**What to work on:** Every line containing "name" should be copied out. Go through the entries and find them.

─── Stored data ───

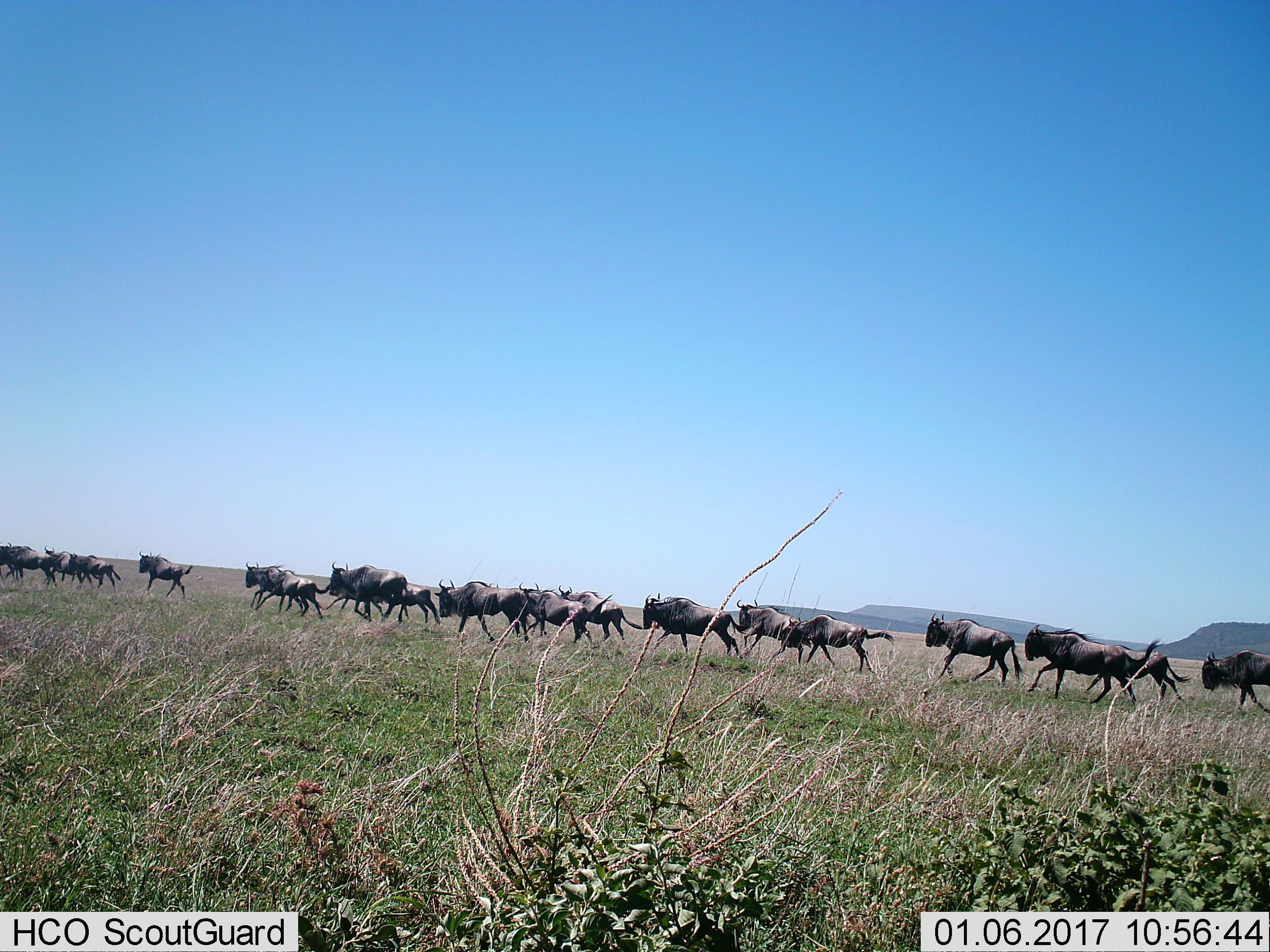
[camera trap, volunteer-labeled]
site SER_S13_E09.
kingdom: Animalia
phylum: Chordata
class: Mammalia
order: Artiodactyla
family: Bovidae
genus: Connochaetes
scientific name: Connochaetes taurinus taurinus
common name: blue wildebeest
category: wildebeestblue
Wildebeestblue (blue wildebeest) (Connochaetes taurinus taurinus), count 51+. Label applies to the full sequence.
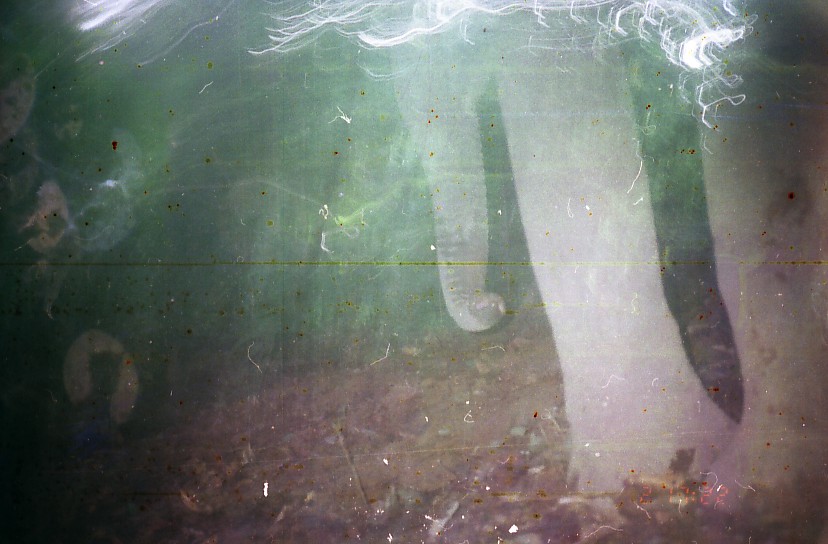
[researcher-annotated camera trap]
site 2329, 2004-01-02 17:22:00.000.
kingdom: Animalia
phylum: Chordata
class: Mammalia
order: Proboscidea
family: Elephantidae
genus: Elephas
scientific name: Elephas maximus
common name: asian elephant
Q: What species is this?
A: Elephas maximus (asian elephant).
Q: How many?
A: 1.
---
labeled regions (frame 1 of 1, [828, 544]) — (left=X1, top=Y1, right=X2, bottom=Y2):
elephas maximus: (left=385, top=1, right=827, bottom=519)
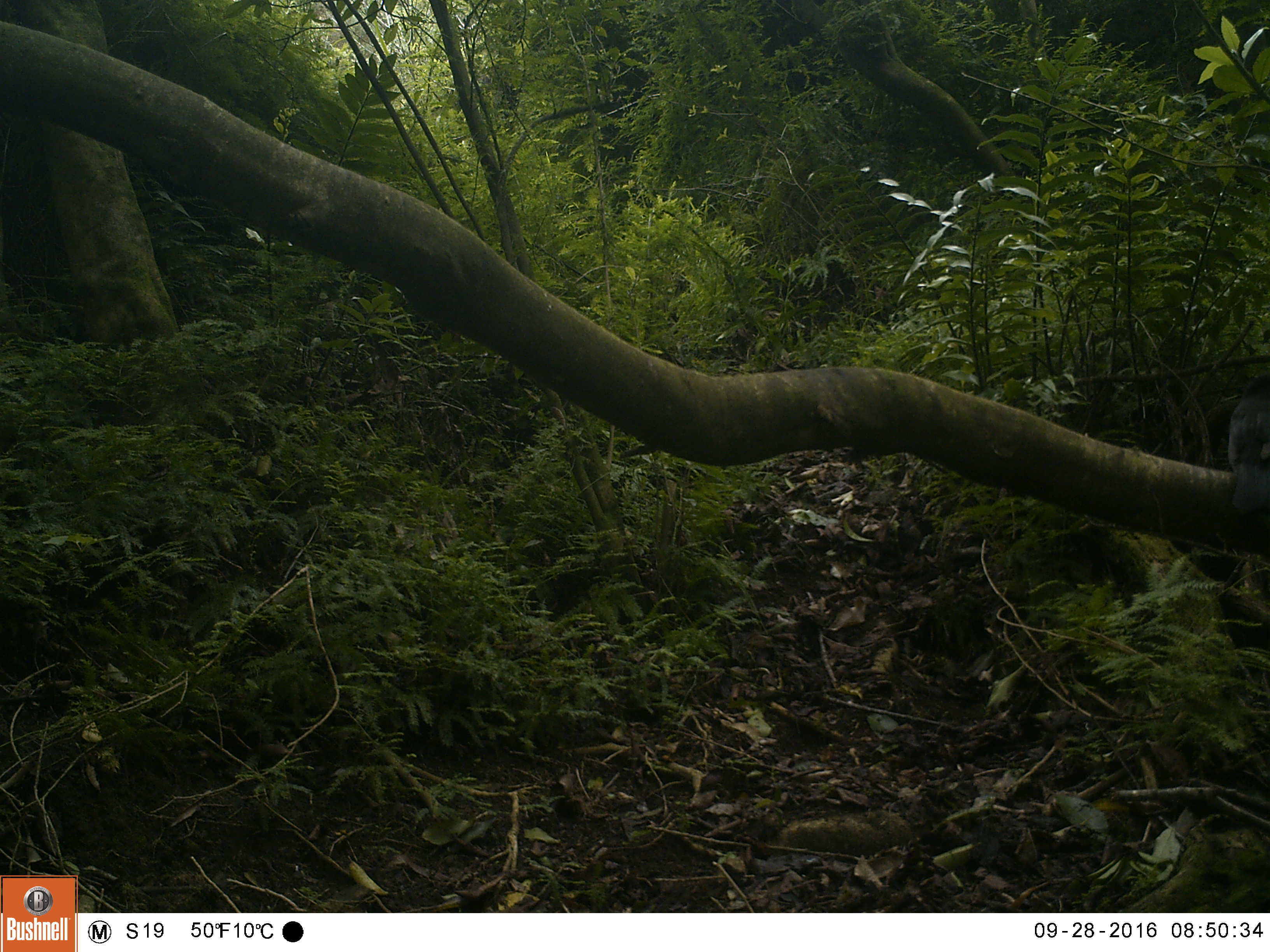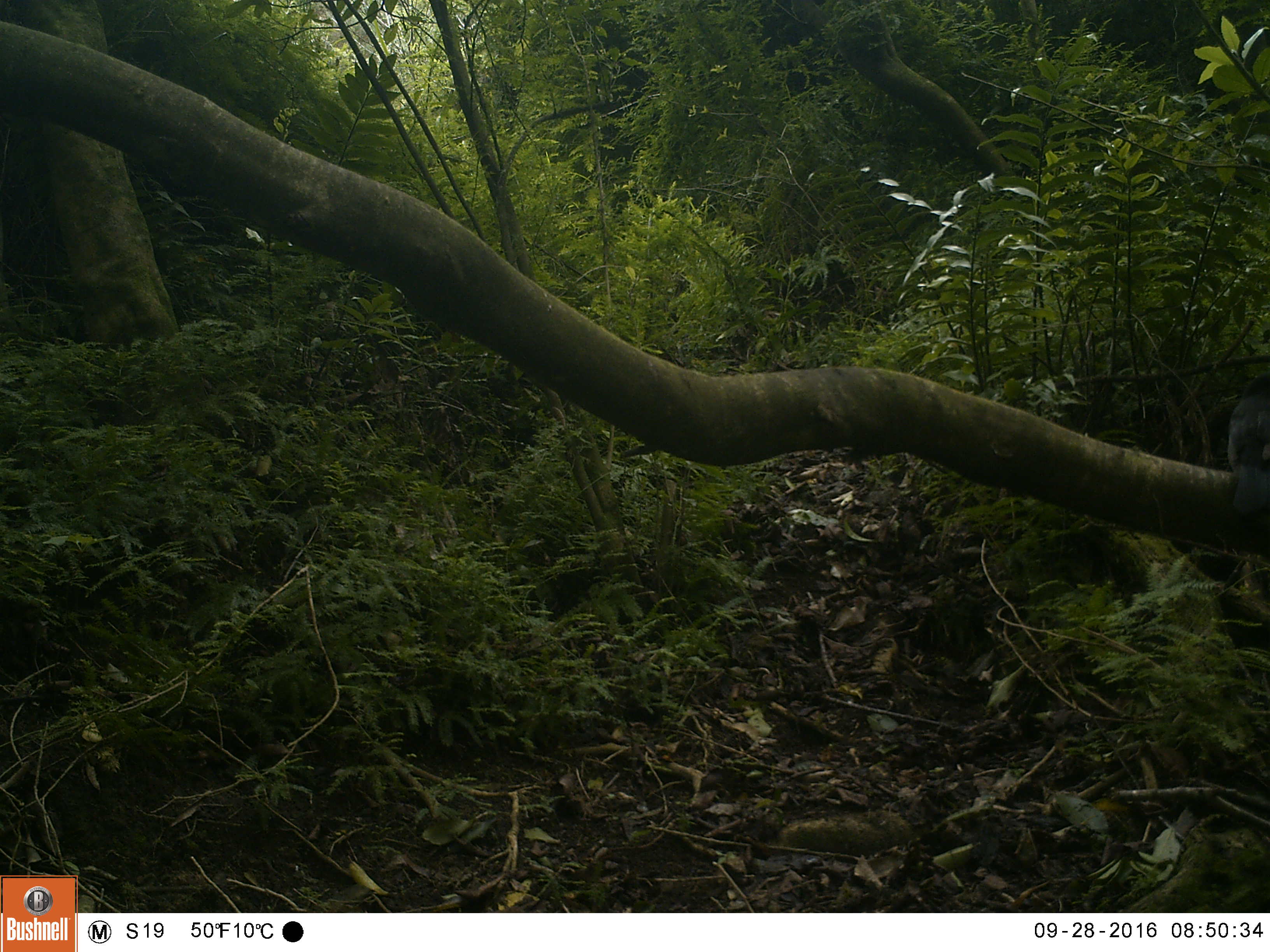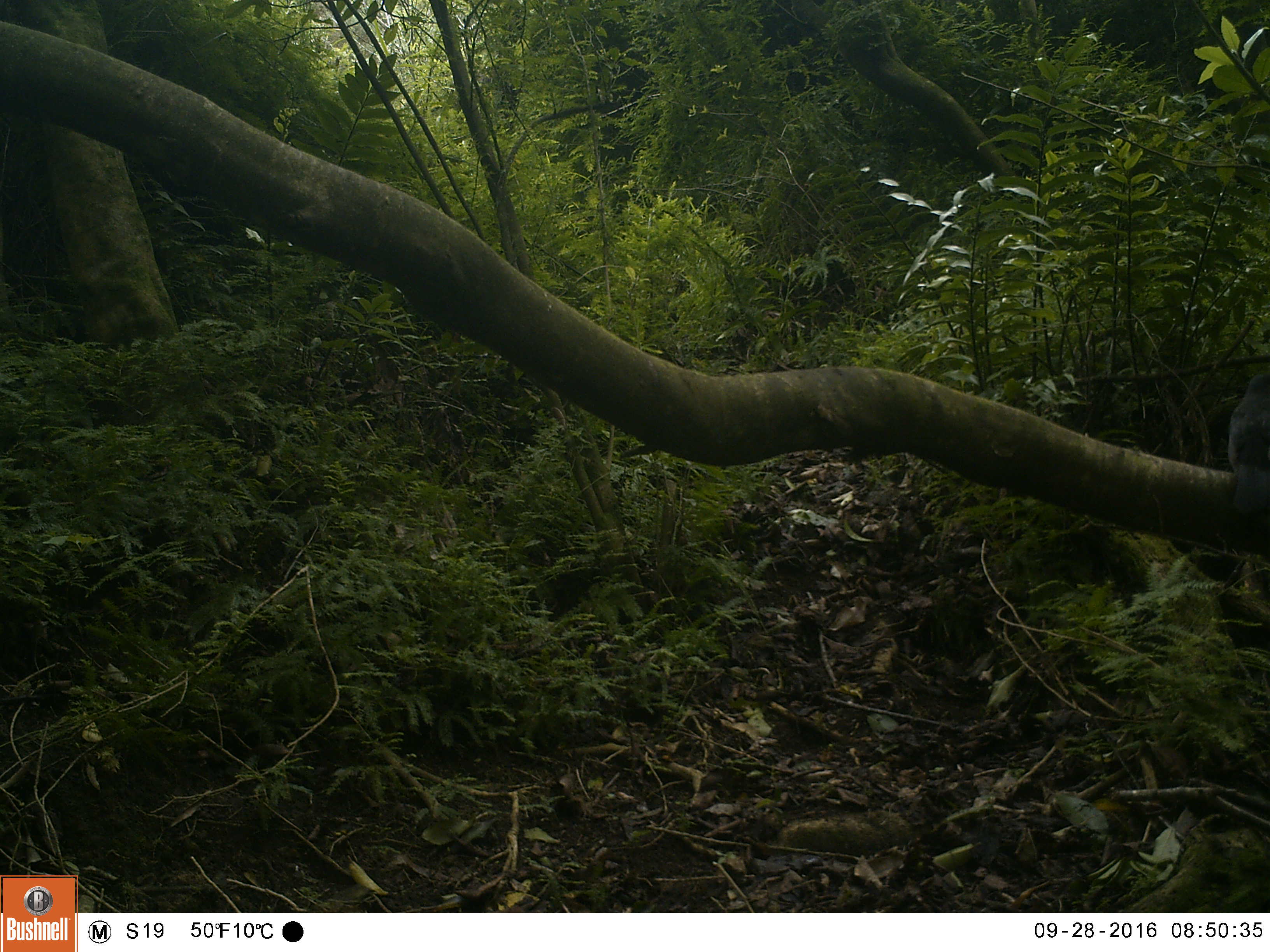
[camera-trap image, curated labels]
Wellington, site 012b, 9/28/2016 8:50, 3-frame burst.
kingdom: Animalia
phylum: Chordata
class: Aves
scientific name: Aves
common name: bird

───

**Reply to the task:**
scientific name: Connochaetes taurinus taurinus
common name: blue wildebeest
scientific name: Elephas maximus
common name: asian elephant
scientific name: Aves
common name: bird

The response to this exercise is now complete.